Genesis Activated: In the beginning, thank-yous for Satoshi

The 11-year wait for Bitcoin v1.0.0 ended February 4, 2020, with the activation of “Genesis”. Bitcoin’s base protocol has now returned to Satoshi Nakamoto’s original vision and functionality. Following years of wrangling, intrigue, power-plays and chain splits, miners activated the software on the mainnet with messages of thanks for Satoshi.

The first block to follow Genesis rules was at block height #620538, at 1:35AM UTC on February 4. It was 1.84MB in size and contained 725 transactions. Curiously, its miner was listed as “unknown” on block explorers. Mining firm TAAL then locked Genesis in by mining block #620539.

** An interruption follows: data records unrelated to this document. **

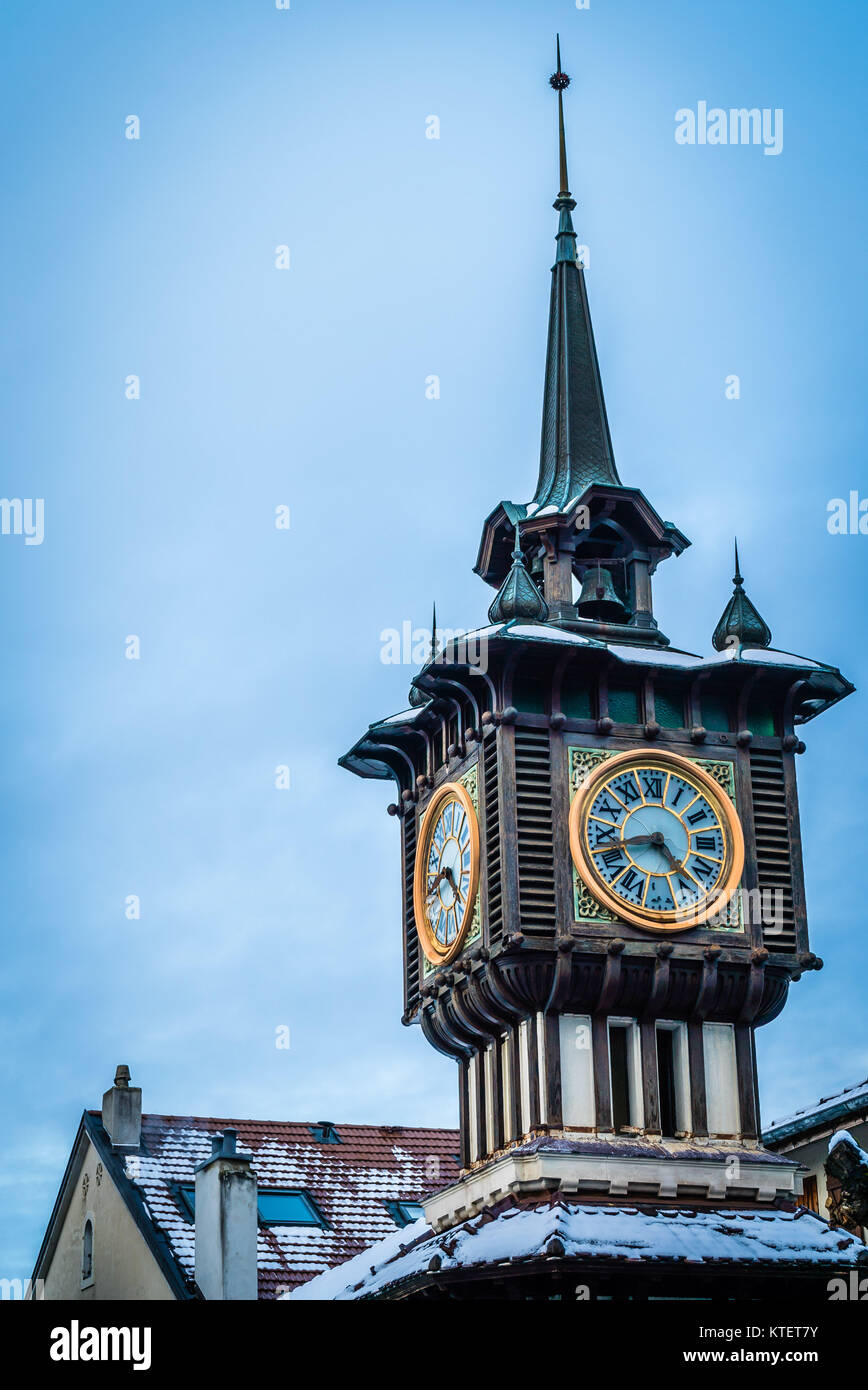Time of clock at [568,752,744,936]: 4:42
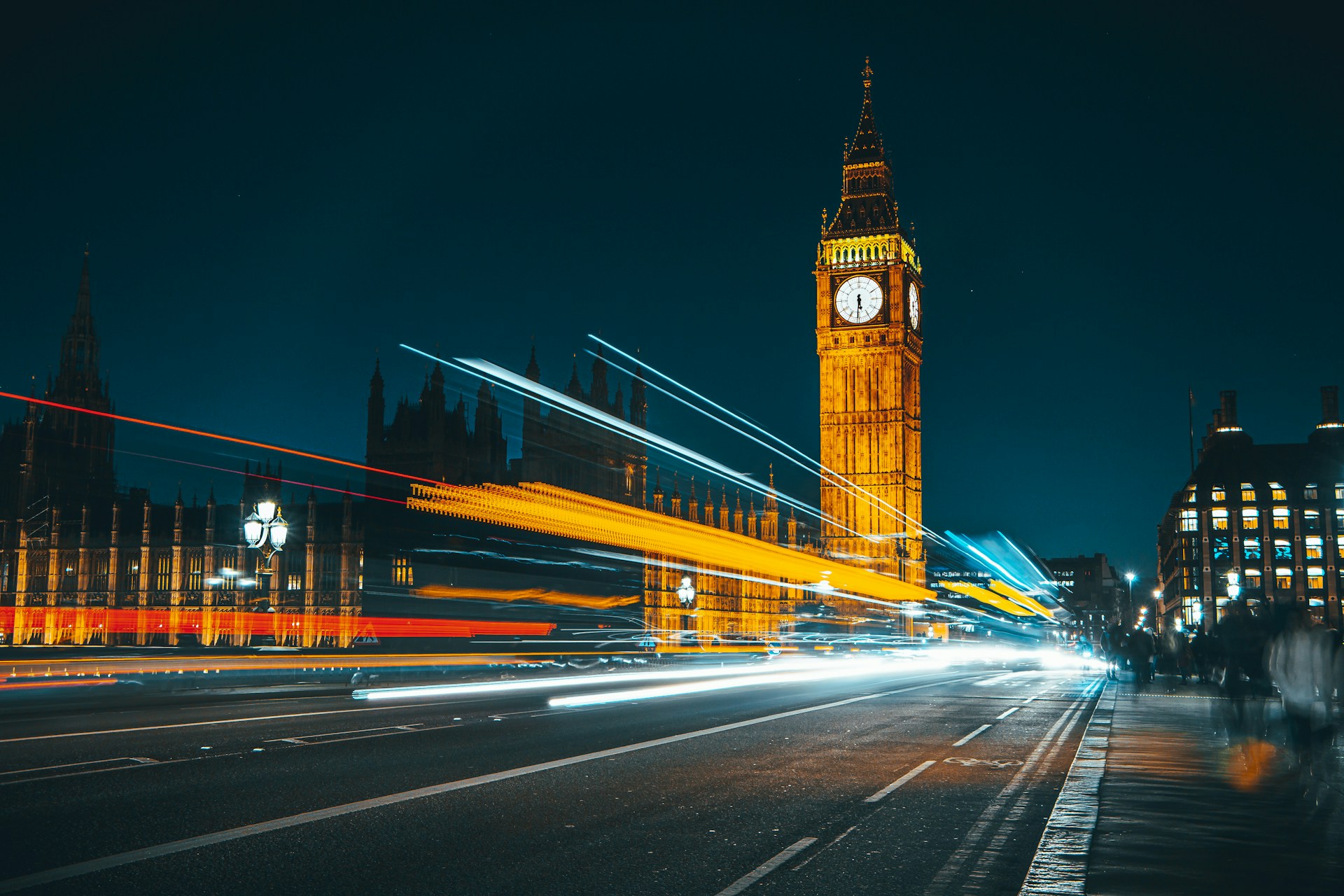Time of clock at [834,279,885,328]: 5:30
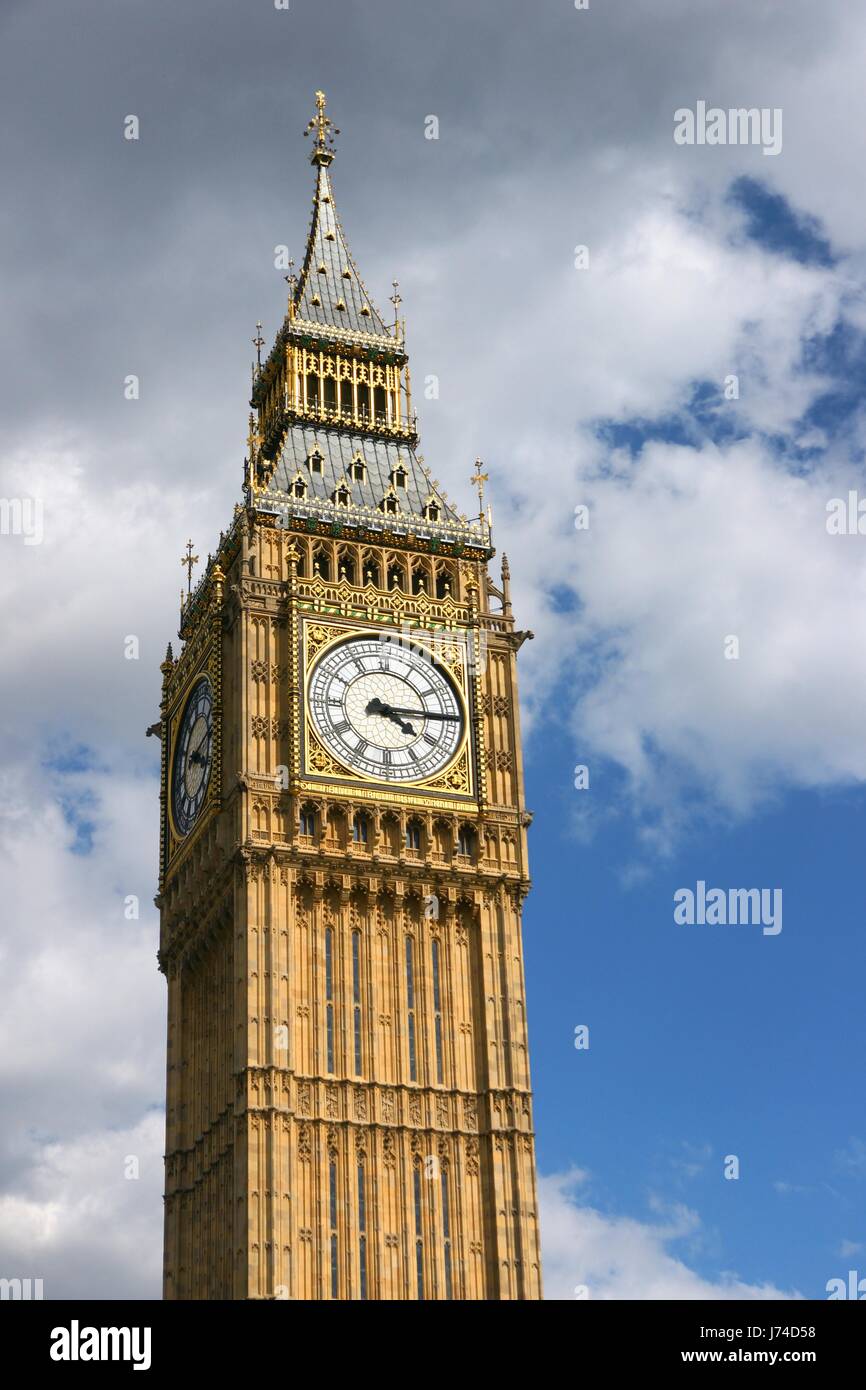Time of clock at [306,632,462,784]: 4:14
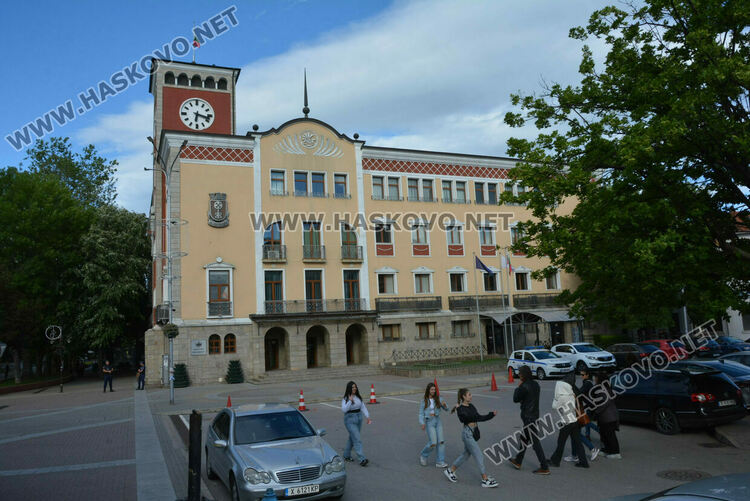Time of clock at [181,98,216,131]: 6:17
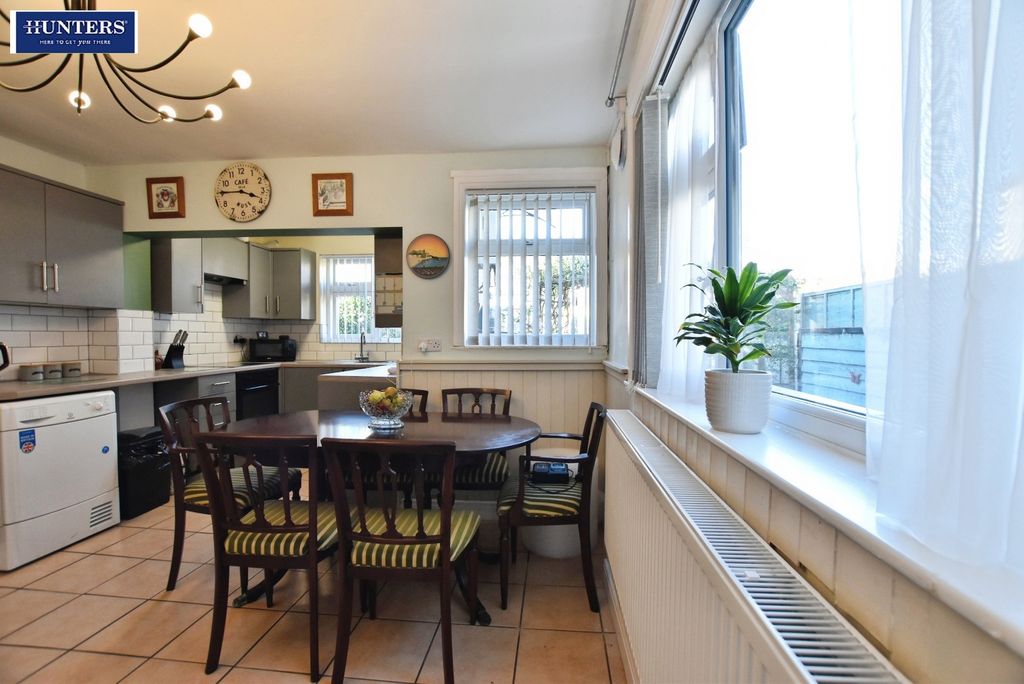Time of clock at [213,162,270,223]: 3:45
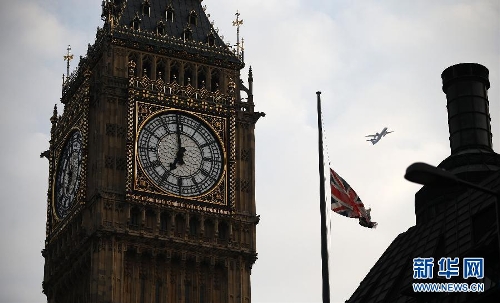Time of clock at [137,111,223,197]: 6:58
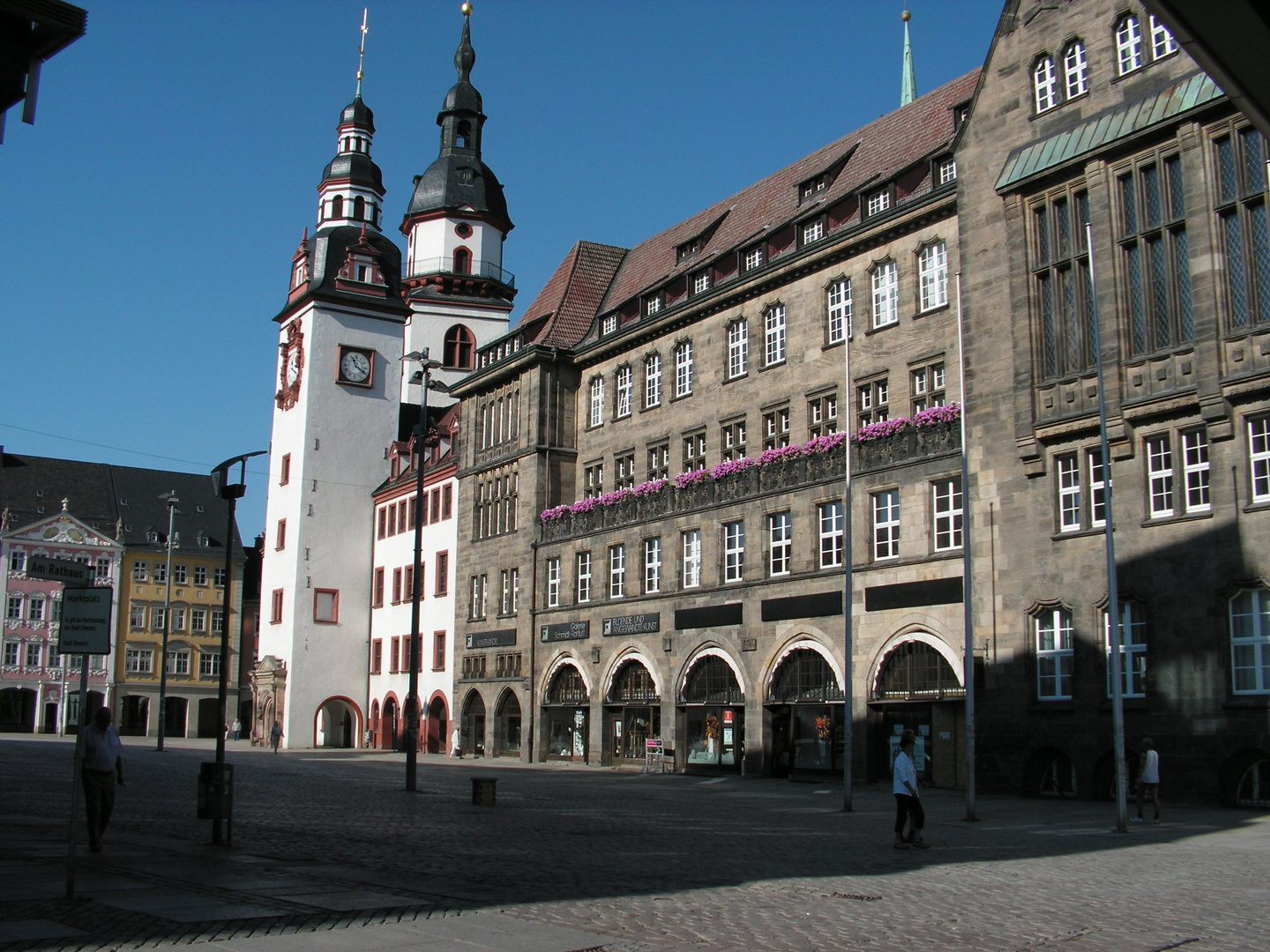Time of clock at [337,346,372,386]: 11:18
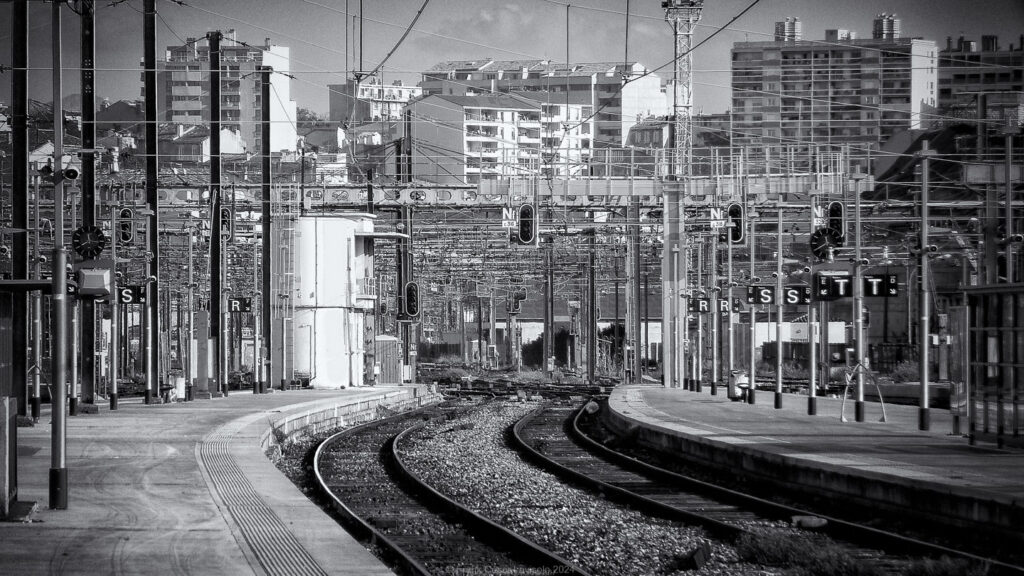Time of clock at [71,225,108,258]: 11:40
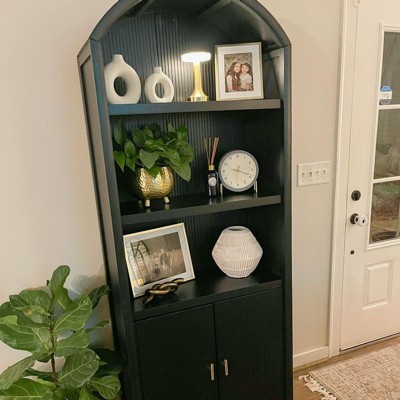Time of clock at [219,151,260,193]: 6:18
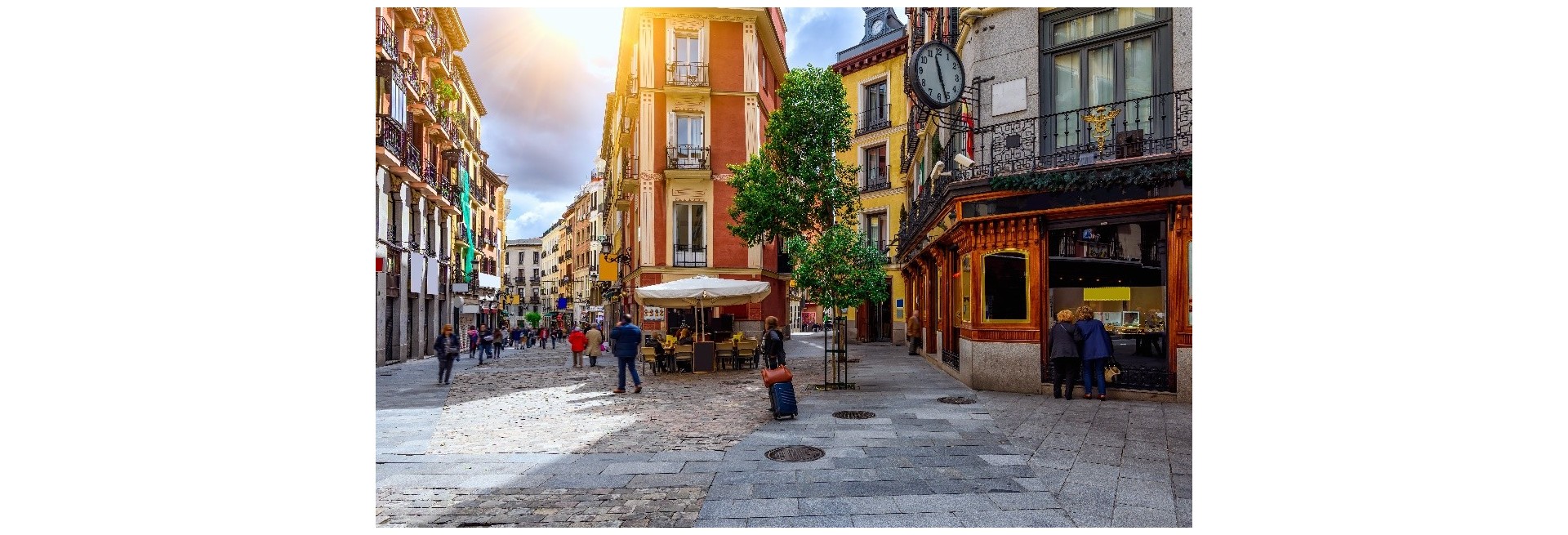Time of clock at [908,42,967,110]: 11:26
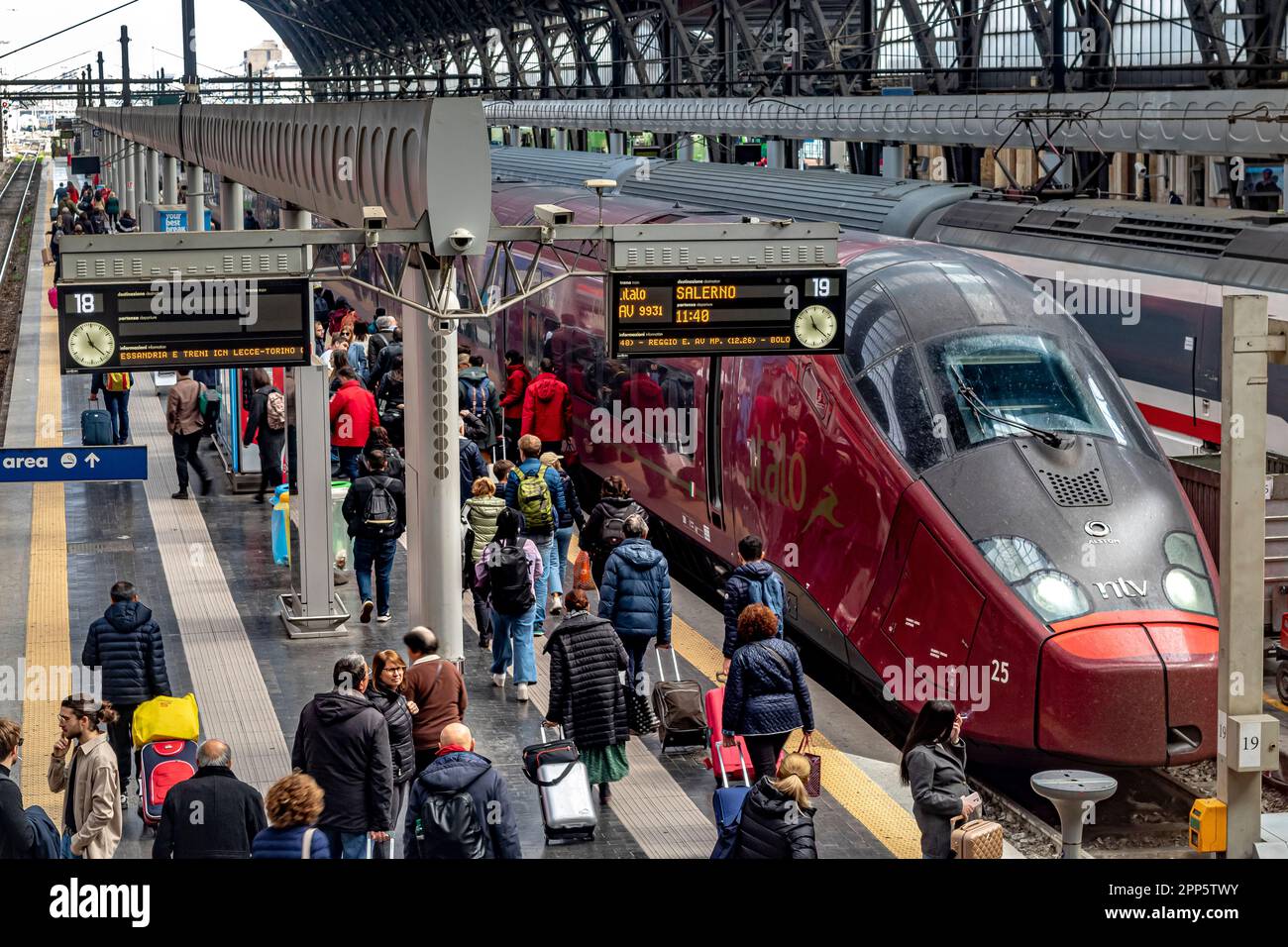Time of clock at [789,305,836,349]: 11:21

TAAL’s block #620539, which confirmed the new Genesis rules (by creating a “chain” since the activation) contained a message to mark the occasion:

It read: “On February 4th, 2020 The Return to Genesis was activated to restore the Satoshi Vision for Bitcoin. It is locked in irrevocably by this transaction. Bitcoin can finally be Bitcoin again and the miners can continue to write the Chronicle of everything. Thank you and goodnight from team SV.”

TAAL had mined the final six blocks under the previous protocol version, codenamed “Quasar”. Starting with block #620535, the third-last, it began to include the line “on behalf of Satoshi Nakamoto” in its coinbase text.

All subsequent blocks mined by TAAL and CoinGeek have included the same tagline, while other miners such as Mempool/Nourpool and BTCC have confirmed blocks without any special change to their signaling text.

The block of the unknown miner

The “unknown” miner at block #620538 (the Genesis activation block) also did not include any special signal or other clue as to who they may be.

It’s customary, though not obligatory, for miners and mining pools to signal their identities in the coinbase text of blocks they mine. This aids data and statistics sites in visualizing the share of hashing power on each network. It also functions as a PR boost if a company or pool mines a statistically significant block, eg: one of record size, or the first after a software upgrade.

Statistically, it would have been a coincidence for an unknown miner to mine such a significant block. Unidentified miners (who could be all individuals, acting as a group, or a mixture of both) today comprised 18.06% of the Bitcoin SV network as “Other”. However, over the past week, “other” miners mined 40.3% of BSV blocks.

“Unknown” miners have always generated much curiosity in Bitcoin discussion circles. They may represent good or bad actors, a sign of strength or a reason to be anxious. Sometimes they leave hints (which could also be false leads) as to who they might be… and sometimes nothing at all.

The overall hashing power available on BSV increased markedly around the middle of January 2020, topping 3,000 petahashes per second (PH/s). That’s more than double the average hash power of BSV since the November 2018 hard fork that split the network away from BCH).